A municipality may be liable for “inadequate training, supervision, or hiring when the failure to train, hire or supervise amounts to deliberate indifference to the rights of those with whom municipal employees will come into contact.” To state a municipal liability claim, a plaintiff must identify an official municipal policy or custom along with “a causal connection---an affirmative link----between the policy and the deprivation of his constitutional rights.”
Zachary v. City of Newburgh, 2014 U.S. Dist. LEXIS 57236, at *13 (S.D.N.Y. April 1, 2014) (citing City of Canton v. Harris, 489 U.S. 378, 388, 109 S.Ct. 1197, 103 L.Ed.2d 412 (1980)); see also L.A. County v. Humphries, 562 U.S. 29, 36, 131 S.Ct. 477, 178 L.Ed.2d 460 (2010) (quoting Monell v. New York City Dept. of Social Servs., 436 U.S. 658, 691, 98 S.Ct. 2018, 56 L.Ed.2d 611 (1978) (A municipality may be liable for the deprivation of constitutional rights “when execution of a government's policy or custom, . . . inflicts the injury”)).

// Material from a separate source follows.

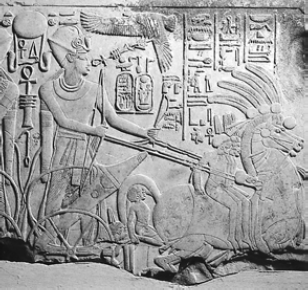 Фараон Аменхотеп III на колеснице [Рельеф XIV в. до н. э.]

Ellison v. Roosevelt County Bd. of County Comm'rs, 2016 U.S. Dist. LEXIS 160257, at *7 fn. 3 (Dist. N.M. Nov. 17, 2016) (citing Bryson v. city of Okla. City, 627 F.3d 784, 788 (10th Cir. 2010)).
Motlagh's Complaint fails to state a municipal liability claim against Salt Lake City. Other than the single allegation set forth above, Plaintiff does not identify any specific municipal policy or custom that caused her injuries. Moreover, Motlagh fails to provide any affirmative link between a municipal policy and the deprivation of her constitutional rights. Absent additional supporting facts, Plaintiff's conclusory statement is insufficient to state a claim for municipal liability and the court recommends dismissal.
LaFua v. L.V. Metro. Police Dep't., 2023 U.S. Dist. LEXIS 93564, at * 6 (D. Nev. May 26, 2023) (citing City of Oklahoma City v. Tuttle, 471 U.S. 808, 823, 105 S.Ct. 2427, 85 L.Ed.2d 791 (1985) (“A plaintiff alleging Monell violations must establish an affirmative link between the policy or custom and the constitutional violation alleged.”)).
Iqbal, 556 U.S. at 679; Kellum v. Mares, 657 Fed. App'x 763, 770 (10th Cir. 2016) (unpublished) (citing Black's Law Dictionary, 10th ed. 2014) (an allegation is conclusory when it refers to “a factual inference without stating the underlying facts on which the inference is based.”)).
RECOMMENDATION
For the reasons discussed above, the court RECOMMENDS that the District Court: GRANT Defendants' Motion to Dismiss.
ECF No. 26.
Copies of the foregoing Report and Recommendation are being sent to all parties who are hereby notified of their right to object. Within fourteen (14) days of being served with a copy, any party may serve and file written objections. Failure to object may constitute a waiver of objections upon subsequent review.